Age and Survival of CML Patients in the Imatinib Era
Two large population studies1,9 have examined the changes in CML survival among patients of all ages, since the advent of imatinib. The Surveillance, Epidemiology, and End Results (SEER) study showed that the survival of patients in all age groups had improved to the same extent1. A Swedish study encompassing all patients treated in the country since 1958 (when the national tumor registry was established) until 2008 showed that the survival of all patients had improved except for those aged 79+. The causes of this age-related discrepancy could not be analyzed based on the registry data. It is not farfetched to assume that competitive causes of death and inadequate treatment might have played a major role. An Italian study involving 31 medical centers10 showed that patients aged 75+ seemed to benefit from imatinib treatment to the same extent as younger people. It is not clear to what degree these patients have been selected however.

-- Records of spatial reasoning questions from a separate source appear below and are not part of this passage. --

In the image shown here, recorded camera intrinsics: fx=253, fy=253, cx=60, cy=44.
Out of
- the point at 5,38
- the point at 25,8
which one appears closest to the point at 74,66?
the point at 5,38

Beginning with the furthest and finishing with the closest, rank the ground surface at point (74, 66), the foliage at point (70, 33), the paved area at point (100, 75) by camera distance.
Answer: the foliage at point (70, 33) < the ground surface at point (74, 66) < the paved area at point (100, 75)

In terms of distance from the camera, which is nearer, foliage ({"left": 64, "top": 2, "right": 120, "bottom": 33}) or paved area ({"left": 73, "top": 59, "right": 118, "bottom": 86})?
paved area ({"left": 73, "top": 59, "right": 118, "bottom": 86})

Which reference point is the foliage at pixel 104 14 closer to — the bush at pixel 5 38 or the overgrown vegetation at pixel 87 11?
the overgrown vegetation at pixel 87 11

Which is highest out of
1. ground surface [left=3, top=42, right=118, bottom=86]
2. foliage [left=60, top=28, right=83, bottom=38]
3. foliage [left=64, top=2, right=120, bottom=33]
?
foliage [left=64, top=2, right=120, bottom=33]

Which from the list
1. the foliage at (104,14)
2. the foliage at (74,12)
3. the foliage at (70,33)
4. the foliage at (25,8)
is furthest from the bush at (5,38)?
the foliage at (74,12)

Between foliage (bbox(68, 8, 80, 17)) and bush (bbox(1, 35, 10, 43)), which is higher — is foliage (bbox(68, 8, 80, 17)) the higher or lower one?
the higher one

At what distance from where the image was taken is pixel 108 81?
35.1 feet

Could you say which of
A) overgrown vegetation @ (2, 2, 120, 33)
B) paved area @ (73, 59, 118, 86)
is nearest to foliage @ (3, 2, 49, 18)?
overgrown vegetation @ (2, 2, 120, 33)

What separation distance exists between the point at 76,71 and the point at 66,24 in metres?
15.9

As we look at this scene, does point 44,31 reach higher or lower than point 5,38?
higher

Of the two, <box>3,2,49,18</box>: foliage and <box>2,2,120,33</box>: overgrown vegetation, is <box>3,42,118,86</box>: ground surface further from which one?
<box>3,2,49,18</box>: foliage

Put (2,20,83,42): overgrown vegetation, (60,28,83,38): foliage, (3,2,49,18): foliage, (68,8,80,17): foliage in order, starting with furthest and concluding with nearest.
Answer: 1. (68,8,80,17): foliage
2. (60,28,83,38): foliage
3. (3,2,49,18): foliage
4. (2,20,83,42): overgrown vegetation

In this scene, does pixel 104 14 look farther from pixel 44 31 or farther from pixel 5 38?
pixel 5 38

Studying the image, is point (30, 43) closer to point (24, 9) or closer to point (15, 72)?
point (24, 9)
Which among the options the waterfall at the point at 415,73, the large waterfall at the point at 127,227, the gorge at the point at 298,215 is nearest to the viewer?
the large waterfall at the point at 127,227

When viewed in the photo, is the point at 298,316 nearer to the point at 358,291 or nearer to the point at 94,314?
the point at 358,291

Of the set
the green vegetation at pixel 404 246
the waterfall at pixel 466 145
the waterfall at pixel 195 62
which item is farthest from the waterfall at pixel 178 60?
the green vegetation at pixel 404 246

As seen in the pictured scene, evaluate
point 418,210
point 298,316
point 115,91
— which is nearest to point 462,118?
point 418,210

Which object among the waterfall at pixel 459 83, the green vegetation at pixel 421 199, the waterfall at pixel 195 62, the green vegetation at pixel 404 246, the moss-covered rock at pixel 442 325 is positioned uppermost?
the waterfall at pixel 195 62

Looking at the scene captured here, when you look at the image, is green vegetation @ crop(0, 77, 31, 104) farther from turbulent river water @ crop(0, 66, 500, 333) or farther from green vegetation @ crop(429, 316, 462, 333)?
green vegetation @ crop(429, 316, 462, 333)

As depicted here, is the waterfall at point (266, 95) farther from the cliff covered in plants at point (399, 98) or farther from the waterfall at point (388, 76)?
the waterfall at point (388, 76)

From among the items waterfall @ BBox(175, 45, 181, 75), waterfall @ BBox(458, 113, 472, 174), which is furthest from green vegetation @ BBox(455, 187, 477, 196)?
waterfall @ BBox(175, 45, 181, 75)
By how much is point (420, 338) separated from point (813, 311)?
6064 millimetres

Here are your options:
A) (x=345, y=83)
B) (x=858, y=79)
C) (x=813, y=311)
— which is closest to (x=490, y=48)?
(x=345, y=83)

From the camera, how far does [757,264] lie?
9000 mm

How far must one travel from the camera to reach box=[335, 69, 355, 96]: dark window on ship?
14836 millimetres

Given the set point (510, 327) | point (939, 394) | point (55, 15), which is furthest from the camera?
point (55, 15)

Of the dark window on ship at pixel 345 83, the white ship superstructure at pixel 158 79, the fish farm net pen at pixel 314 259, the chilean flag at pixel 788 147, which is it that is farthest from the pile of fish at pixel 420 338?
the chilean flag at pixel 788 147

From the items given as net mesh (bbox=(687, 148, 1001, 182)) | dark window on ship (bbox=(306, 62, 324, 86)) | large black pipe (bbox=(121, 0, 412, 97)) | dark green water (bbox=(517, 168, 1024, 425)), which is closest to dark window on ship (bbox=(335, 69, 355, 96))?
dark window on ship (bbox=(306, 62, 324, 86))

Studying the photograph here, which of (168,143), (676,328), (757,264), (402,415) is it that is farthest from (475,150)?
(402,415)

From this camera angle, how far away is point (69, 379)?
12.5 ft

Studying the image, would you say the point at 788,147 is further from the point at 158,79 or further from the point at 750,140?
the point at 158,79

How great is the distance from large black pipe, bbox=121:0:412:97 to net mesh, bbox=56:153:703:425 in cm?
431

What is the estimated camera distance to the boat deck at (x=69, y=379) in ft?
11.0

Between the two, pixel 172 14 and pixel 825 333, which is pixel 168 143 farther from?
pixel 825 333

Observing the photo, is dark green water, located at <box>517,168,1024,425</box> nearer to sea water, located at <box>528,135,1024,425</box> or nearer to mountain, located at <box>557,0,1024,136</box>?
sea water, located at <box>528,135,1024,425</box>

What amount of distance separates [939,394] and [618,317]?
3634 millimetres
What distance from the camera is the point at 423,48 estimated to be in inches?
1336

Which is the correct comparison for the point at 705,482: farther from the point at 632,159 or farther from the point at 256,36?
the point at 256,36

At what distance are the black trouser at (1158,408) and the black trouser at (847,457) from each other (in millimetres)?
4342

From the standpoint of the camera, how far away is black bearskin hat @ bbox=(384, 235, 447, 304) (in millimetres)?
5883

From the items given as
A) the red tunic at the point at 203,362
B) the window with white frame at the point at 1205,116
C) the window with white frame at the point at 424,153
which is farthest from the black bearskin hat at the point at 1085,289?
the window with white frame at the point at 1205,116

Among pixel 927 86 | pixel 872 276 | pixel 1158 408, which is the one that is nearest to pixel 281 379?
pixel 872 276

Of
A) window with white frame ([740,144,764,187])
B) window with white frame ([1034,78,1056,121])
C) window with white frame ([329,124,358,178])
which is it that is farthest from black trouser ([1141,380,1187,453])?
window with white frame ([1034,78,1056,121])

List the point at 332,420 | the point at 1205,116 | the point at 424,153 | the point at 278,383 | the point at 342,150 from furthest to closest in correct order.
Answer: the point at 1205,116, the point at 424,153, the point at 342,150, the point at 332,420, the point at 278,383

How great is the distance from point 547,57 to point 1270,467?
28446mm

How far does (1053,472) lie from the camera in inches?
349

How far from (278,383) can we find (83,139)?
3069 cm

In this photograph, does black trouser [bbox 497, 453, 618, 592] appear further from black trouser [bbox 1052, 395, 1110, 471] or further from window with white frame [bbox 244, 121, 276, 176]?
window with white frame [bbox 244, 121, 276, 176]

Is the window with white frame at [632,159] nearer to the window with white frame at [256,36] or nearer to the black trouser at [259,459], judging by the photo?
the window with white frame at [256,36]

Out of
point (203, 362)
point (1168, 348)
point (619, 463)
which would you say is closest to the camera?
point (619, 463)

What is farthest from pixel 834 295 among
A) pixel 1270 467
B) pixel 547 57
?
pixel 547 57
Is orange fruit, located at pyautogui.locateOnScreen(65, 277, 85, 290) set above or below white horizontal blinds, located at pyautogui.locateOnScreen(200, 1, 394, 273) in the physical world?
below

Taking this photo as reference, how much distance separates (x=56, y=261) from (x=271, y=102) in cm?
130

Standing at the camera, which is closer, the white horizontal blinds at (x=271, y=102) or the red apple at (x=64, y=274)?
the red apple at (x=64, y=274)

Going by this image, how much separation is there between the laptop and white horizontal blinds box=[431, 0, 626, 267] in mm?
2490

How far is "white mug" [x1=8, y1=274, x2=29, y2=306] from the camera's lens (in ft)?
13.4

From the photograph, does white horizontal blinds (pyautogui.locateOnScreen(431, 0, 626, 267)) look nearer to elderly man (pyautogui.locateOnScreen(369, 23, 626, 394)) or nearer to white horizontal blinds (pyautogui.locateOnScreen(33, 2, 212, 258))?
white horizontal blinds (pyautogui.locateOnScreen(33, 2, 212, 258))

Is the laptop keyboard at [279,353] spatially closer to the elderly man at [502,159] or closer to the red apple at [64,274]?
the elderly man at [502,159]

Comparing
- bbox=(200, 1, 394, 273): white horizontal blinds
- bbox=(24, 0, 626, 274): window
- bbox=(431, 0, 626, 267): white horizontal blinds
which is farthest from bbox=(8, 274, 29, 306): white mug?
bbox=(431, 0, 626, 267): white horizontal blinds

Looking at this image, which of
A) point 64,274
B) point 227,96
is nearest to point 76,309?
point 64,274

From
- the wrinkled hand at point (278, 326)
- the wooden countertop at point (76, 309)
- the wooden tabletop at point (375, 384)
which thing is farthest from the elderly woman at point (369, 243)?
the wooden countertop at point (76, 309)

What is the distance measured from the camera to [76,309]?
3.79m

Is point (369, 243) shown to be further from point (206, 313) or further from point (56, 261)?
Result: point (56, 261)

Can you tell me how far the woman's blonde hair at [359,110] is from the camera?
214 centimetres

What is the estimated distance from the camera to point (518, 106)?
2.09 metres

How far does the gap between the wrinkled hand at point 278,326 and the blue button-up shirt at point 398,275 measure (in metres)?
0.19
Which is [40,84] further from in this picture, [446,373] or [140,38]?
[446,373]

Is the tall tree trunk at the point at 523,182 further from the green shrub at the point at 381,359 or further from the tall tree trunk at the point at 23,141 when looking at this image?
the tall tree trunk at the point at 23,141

Age and Pharmacology of TKI
Most of the information available concerns imatinib. In clinical studies the risk8 of imatinib related side effects and in particular of fluid retention increased after age 65. Also the combination of imatinib with p450 inhibitors should be used with caution and the combinations of these agents with desatinib and nilotinib should be avoided. P450 inhibitors decrease the metabolism of TKI and may enhance their complications. The Italian study10 demonstrated that the achievement of complete cytogenetic response was similar in individuals 75 and older and younger individuals. However a major molecular response was rarer. Also the AUC of imatinib was increased and the elimination decreased in the elderly. These individuals required more frequent dose reductions or treatment interruptions than the young ones.
Conclusions
Current evidence suggests that the biology of CML is not affected by patient’s age and that older individuals may benefit from TKI treatment to the same extent as the younger ones. Older individuals may require more frequent dose reductions, as well as pharmacologic adjustments, to avoid drug interactions. The assessment of physiologic age through a CGA may reveal the patients more likely to benefit from treatment. The cost of these agents may represent a treatment barrier for older individuals living in countries without universal health care.